成果発表会後には、各社のプロジェクトに相談にのったり、アドバイスを送ってきた、メンターの奈良先端科学技術大学院大学の3名の研究者が感想を語った。
奈良先端科学技術大学院大学 特任助教およびdTosh 代表取締役社長 平尾俊貴氏は「DXにおいて、組織を動かすことが難しいと実感した。課題を抽出して解決策を見つけても、現場に導入してオペレーションを行っていくところがなかなかうまくいなかい。DXも最後は人が動くので、社員、関係者、取引先に理解してもらうことが重要だ。DXでは技術にフォーカスするが、人、物、金が連動してやっていくことが体験できたことは良かった」と述べた。

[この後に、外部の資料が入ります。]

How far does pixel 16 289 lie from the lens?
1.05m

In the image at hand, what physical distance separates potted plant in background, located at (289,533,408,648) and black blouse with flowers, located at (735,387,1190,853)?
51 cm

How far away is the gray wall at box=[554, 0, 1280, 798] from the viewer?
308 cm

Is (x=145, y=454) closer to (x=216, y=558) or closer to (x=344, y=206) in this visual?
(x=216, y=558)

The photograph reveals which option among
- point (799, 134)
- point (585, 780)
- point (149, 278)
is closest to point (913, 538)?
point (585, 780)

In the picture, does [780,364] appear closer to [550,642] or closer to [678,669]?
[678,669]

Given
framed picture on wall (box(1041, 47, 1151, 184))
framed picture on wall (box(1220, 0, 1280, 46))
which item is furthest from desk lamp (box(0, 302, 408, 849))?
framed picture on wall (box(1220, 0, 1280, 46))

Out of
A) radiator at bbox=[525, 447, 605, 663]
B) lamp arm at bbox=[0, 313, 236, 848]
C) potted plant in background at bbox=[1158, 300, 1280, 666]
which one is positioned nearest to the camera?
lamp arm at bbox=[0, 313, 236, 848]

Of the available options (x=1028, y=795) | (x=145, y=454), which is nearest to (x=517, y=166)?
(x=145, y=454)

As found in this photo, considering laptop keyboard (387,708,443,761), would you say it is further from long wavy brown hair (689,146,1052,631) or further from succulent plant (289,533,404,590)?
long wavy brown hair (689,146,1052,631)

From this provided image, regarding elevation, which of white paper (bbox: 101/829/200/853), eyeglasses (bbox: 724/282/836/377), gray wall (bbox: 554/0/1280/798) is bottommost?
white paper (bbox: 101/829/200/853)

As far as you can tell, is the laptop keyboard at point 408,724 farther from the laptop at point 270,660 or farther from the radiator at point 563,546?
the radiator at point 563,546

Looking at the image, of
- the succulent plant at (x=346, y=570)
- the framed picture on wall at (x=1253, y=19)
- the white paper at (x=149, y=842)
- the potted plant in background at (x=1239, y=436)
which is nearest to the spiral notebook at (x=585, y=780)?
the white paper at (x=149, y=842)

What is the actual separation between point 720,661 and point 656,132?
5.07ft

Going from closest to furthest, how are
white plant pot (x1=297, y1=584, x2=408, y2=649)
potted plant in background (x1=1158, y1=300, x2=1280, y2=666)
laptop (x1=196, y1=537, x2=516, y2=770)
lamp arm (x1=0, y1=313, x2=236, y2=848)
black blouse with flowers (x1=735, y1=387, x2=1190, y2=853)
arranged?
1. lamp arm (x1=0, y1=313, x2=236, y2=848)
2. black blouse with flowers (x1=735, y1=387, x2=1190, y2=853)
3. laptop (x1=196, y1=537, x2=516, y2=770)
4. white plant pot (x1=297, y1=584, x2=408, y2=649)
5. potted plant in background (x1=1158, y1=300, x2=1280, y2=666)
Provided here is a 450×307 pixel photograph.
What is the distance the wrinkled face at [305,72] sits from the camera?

奈良先端科学技術大学院大学 先端科学技術研究科 助教 松田裕貴氏は「多くのプロジェクトでは、システム作りをゴールとして掲げていたが、なかなかすんなりはいかなかった。われわれは研究者として失敗を繰り返すことに慣れているが、企業のみさんは、なかなか進まないことに気持ちが空回りしていた。研究者とビジネスをやられている方との気持ちに違いがあり、難しいと感じた。ただ、やっていく中で、われわれからの提案だけでなく、みなさんのほうから自主的にやられることが多くなっていったので、メンタル面が変わっていったと感じた。試行錯誤をやっていく中では、メンタルチェンジが重要だ」と語った。
そして、奈良先端科学技術大学院大学 先端科学技術研究科 博士後期3年 (独)日本学術振興会 特別研究員DC1 伊藤健史氏は、「DXは過去の積み上げてきたビジネス上の資産を活かしながら、進めていくのが難しい。壁にぶつかってクラッシュしては元も子もないので、われわれはどう軟着陸するかを考えてきた。プロジェクトとして、どこをゴールにするのかを常に確認し、軌道修正しながらやっていくのが、一番大事だ」と述べた。
発表会の最後には、デル・テクノロジーズ 上席執行役員 広域営業統括本部長 瀧谷貴行氏は「通常業務をやりながらプロジェクト遂行は大変だった思う。われわれも大いに刺激を受けた。チームごとに成果はさまざまだったが、われわれとしても多くの気づきがあった。プロジェクトの結果だけでなく、活動の経験そのものが大きな成果だったと思う」と挨拶した。